Adrian Kingsley-Hughes says it's not just because Apple likes
bragging about being first and because a 64-bit processor sounds cooler
than 32-bits that Apple used the 64-bit A7 chip in the new iPhone 5s. A
shift from a 32-bit processor to a 64-bit part paves the way for iPhones
to be fitted out with 4GB+ of RAM down the line, but more importantly the move brings iOS and OS X apps much closer.
The architecture for 64-bit apps on iOS will be almost identical to the
architecture for OS X apps, making it easy to create a common code base that runs in both operating systems.
'Apple has slowly been bringing iOS-like features to Mac OS for years
now: think of Launchpad and Gatekeeper,' writes Sascha Segan. 'The ultimate prize, of course, would be to bring the million-plus iOS apps to Macs.

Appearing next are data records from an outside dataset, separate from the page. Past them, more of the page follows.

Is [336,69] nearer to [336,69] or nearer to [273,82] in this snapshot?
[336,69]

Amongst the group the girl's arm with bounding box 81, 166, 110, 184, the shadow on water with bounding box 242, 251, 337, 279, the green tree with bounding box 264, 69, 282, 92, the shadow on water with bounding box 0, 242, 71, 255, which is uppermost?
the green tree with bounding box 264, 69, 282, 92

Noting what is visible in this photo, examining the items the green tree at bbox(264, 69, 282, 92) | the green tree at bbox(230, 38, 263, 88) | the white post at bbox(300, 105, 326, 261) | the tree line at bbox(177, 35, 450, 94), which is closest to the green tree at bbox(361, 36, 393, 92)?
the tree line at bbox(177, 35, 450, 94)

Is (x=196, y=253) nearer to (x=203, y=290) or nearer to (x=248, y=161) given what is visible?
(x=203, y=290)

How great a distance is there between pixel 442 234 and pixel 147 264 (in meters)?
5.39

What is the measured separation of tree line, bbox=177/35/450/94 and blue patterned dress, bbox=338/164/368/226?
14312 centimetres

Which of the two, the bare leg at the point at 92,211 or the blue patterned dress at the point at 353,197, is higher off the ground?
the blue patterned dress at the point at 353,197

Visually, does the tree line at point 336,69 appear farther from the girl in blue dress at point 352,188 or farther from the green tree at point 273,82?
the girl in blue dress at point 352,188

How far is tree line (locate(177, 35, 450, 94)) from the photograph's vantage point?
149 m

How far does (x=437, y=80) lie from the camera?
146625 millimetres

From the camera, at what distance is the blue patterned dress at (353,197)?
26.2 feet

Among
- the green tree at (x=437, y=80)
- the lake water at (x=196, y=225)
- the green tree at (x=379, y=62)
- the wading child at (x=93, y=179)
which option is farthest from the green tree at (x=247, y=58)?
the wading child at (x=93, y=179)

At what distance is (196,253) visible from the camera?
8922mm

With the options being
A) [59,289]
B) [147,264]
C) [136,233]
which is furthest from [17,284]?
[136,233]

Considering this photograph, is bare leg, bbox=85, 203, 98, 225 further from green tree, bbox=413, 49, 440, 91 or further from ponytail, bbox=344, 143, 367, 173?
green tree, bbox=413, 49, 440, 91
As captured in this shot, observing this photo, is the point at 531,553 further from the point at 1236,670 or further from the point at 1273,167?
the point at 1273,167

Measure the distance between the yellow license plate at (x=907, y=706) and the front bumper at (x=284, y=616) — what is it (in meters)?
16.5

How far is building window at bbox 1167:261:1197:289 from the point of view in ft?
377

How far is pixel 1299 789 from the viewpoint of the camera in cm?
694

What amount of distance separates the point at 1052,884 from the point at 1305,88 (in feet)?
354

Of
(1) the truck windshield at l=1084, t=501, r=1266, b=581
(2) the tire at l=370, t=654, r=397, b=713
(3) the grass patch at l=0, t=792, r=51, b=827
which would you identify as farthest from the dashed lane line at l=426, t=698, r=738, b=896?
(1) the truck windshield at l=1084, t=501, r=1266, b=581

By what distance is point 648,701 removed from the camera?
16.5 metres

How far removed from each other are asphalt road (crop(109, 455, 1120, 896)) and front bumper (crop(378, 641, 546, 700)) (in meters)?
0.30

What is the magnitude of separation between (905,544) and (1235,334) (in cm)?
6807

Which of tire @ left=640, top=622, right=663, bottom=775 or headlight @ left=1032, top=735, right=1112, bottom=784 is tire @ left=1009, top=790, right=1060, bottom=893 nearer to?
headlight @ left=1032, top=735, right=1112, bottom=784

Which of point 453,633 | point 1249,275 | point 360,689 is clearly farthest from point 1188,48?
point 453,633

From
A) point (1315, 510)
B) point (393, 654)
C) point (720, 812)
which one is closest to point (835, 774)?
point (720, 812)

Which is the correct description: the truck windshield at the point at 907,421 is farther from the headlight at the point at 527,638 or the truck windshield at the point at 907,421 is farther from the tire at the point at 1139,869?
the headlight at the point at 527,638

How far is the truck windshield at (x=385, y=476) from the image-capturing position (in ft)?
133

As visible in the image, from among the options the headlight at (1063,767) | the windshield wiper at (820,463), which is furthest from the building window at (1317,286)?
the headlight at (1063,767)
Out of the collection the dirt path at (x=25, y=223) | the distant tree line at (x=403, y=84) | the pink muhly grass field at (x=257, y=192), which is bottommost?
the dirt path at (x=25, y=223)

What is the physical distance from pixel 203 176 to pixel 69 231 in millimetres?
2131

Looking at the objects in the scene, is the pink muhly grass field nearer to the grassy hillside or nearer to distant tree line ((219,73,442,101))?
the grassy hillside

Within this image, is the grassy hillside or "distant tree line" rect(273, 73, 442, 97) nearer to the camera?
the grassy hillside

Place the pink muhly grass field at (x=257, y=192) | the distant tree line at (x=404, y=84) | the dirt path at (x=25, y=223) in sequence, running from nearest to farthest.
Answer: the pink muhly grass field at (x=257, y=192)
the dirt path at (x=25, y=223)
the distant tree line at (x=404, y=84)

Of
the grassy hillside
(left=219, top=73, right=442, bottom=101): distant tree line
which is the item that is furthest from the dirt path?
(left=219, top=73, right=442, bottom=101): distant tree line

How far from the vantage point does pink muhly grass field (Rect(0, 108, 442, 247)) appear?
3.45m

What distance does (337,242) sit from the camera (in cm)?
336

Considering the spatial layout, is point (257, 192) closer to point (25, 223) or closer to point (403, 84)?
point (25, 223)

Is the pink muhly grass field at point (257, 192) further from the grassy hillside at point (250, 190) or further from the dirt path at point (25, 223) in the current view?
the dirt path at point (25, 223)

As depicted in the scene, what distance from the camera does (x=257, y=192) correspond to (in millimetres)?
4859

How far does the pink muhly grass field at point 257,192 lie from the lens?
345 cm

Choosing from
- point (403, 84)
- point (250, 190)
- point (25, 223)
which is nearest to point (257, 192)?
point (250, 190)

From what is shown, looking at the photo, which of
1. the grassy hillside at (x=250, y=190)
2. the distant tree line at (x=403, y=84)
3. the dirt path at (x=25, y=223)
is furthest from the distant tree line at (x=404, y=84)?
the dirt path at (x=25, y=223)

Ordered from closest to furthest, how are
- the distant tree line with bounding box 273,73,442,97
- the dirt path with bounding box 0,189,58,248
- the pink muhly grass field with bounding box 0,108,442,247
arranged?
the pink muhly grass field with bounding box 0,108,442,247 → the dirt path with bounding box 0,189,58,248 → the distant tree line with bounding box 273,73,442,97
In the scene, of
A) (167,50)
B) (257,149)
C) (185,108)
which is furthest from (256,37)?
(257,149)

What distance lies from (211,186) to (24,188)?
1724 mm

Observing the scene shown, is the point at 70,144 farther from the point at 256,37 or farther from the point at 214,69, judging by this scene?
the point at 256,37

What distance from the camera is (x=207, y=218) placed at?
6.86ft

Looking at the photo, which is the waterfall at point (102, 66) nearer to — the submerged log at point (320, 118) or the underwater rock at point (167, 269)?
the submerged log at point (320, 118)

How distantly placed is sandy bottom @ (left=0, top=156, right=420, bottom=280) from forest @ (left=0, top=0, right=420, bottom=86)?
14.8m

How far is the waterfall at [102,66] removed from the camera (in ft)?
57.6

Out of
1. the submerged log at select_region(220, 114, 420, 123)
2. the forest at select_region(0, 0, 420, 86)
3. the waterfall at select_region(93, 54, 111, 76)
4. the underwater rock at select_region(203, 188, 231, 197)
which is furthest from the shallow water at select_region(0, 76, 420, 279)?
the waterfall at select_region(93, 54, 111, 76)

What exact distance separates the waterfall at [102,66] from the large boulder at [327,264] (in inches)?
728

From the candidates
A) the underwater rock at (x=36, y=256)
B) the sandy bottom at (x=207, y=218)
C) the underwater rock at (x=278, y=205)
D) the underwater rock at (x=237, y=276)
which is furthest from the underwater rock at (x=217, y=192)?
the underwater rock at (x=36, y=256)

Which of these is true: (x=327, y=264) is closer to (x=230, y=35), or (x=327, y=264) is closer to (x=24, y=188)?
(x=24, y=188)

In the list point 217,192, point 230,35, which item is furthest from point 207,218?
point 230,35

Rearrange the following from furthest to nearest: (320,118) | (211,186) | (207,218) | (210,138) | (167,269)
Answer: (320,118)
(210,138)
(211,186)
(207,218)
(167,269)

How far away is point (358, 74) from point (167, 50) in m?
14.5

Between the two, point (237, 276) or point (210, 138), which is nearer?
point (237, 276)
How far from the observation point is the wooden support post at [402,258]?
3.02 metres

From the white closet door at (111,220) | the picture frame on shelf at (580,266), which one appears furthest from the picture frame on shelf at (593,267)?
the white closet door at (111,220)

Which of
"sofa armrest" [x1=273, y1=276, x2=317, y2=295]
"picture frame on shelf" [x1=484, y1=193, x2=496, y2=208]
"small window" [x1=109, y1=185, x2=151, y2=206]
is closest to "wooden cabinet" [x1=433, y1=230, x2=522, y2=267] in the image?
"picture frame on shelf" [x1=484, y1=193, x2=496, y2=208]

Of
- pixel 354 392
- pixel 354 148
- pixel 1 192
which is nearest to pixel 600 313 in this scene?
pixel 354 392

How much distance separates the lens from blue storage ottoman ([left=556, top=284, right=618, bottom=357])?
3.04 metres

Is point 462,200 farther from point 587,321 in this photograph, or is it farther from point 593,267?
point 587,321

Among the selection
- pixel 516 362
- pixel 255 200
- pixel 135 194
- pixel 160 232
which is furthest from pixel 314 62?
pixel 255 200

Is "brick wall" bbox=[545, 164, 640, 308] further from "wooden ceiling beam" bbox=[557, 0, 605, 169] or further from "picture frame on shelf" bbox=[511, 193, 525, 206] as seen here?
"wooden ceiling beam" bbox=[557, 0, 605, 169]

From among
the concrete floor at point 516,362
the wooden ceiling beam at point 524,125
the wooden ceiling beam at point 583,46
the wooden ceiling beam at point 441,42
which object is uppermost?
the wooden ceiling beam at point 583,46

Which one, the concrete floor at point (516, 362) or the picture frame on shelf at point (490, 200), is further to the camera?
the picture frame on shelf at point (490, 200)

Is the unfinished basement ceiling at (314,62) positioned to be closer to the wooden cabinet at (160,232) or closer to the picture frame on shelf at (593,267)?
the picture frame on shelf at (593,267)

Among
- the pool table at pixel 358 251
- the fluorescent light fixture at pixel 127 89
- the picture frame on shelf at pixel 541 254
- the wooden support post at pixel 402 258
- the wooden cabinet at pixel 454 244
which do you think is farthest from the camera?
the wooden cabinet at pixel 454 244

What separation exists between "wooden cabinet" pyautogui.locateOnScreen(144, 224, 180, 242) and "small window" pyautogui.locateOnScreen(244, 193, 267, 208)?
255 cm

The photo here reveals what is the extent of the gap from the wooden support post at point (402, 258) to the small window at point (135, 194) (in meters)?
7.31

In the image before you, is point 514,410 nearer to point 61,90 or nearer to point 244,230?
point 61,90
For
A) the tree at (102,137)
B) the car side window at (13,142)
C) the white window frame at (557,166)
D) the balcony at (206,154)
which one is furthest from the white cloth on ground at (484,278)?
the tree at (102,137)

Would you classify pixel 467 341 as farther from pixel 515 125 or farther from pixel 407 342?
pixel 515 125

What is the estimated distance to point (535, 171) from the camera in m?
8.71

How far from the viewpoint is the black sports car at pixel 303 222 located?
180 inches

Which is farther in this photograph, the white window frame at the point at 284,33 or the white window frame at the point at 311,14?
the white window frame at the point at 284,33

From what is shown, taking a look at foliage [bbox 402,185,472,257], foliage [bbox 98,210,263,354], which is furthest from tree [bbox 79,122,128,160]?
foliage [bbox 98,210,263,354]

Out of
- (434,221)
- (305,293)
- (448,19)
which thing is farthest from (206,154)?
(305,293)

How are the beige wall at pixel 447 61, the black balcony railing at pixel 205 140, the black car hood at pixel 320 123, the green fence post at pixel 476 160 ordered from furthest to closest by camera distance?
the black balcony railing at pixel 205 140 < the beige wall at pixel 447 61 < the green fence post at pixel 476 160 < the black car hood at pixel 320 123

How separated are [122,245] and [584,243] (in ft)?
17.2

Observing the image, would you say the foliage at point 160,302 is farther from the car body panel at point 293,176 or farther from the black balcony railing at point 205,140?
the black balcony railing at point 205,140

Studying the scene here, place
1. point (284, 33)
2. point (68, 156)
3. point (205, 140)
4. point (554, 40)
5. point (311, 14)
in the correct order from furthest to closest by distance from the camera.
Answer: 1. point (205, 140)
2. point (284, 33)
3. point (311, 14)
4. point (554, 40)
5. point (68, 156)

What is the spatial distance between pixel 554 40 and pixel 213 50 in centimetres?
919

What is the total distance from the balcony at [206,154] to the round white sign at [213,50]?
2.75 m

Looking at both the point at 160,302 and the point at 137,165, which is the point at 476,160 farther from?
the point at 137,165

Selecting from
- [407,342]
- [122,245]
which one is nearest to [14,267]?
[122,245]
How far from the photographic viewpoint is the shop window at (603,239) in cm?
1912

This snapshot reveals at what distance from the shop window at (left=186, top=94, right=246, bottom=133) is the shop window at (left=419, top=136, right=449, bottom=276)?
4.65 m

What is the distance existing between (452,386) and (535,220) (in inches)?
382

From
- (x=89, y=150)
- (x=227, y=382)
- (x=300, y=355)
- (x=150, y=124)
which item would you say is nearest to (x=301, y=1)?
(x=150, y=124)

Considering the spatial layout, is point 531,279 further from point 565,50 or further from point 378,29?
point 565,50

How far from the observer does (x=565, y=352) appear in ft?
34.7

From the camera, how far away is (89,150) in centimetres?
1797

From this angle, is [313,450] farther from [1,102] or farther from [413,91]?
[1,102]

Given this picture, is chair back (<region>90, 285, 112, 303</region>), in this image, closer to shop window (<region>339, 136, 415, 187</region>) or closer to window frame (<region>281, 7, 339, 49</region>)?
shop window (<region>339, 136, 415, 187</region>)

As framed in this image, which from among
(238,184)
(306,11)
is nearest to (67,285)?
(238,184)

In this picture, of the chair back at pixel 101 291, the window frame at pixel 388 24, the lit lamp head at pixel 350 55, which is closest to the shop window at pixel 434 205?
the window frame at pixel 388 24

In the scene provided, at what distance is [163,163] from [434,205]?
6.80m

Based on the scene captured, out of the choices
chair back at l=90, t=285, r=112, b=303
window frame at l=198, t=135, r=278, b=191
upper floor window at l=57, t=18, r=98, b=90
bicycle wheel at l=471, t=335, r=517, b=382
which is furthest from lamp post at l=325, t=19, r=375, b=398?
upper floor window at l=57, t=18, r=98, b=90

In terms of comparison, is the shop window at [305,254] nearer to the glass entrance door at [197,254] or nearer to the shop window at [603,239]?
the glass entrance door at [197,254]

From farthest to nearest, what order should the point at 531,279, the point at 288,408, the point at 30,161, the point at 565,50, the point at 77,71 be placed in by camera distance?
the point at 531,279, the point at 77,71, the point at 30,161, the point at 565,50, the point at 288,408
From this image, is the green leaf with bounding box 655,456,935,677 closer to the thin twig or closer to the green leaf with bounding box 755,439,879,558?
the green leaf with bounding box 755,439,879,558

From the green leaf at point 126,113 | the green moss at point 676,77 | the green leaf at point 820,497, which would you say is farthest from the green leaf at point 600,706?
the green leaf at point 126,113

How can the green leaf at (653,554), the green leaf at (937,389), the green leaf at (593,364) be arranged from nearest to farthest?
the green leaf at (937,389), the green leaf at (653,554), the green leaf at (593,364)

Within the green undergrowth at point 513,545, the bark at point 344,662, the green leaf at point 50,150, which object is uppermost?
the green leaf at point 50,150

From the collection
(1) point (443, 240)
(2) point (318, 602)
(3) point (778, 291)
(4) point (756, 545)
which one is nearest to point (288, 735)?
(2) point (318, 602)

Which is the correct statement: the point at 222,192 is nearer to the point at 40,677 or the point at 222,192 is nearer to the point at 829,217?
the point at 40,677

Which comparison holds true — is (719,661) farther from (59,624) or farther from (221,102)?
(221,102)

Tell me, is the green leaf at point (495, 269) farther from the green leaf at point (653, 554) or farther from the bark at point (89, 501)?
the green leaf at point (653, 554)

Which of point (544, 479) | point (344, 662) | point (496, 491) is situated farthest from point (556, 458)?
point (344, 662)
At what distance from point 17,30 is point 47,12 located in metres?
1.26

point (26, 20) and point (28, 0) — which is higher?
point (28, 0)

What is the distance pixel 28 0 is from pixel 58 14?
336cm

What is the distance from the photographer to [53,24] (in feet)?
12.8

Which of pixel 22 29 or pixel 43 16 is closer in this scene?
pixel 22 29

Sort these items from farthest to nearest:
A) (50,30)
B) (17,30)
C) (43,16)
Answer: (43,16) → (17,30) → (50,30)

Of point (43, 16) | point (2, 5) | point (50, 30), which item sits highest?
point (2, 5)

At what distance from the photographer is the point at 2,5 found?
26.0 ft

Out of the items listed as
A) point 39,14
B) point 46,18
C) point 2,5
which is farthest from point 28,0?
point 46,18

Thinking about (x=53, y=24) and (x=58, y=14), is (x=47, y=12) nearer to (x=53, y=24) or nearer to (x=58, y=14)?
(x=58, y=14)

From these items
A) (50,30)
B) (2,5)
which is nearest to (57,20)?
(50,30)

Apple could do that with an ARM-compatible virtual machine on Mac
hardware, but it would want the VM, the OS and the associated apps to
play nicely in the much larger memory space available on Macs. That
means moving the whole system over to 64 bit.' By unifying iOS and Mac
OS with Xcode developer tools in a 64-bit space, Apple could once again
leap ahead of Microsoft and Google, says Segan. Microsoft hasn't yet
been able to leverage its desktop strengths to achieve success as a
mobile OS. The 64-bit chips for Android devices aren't ready, and neither is Android itself.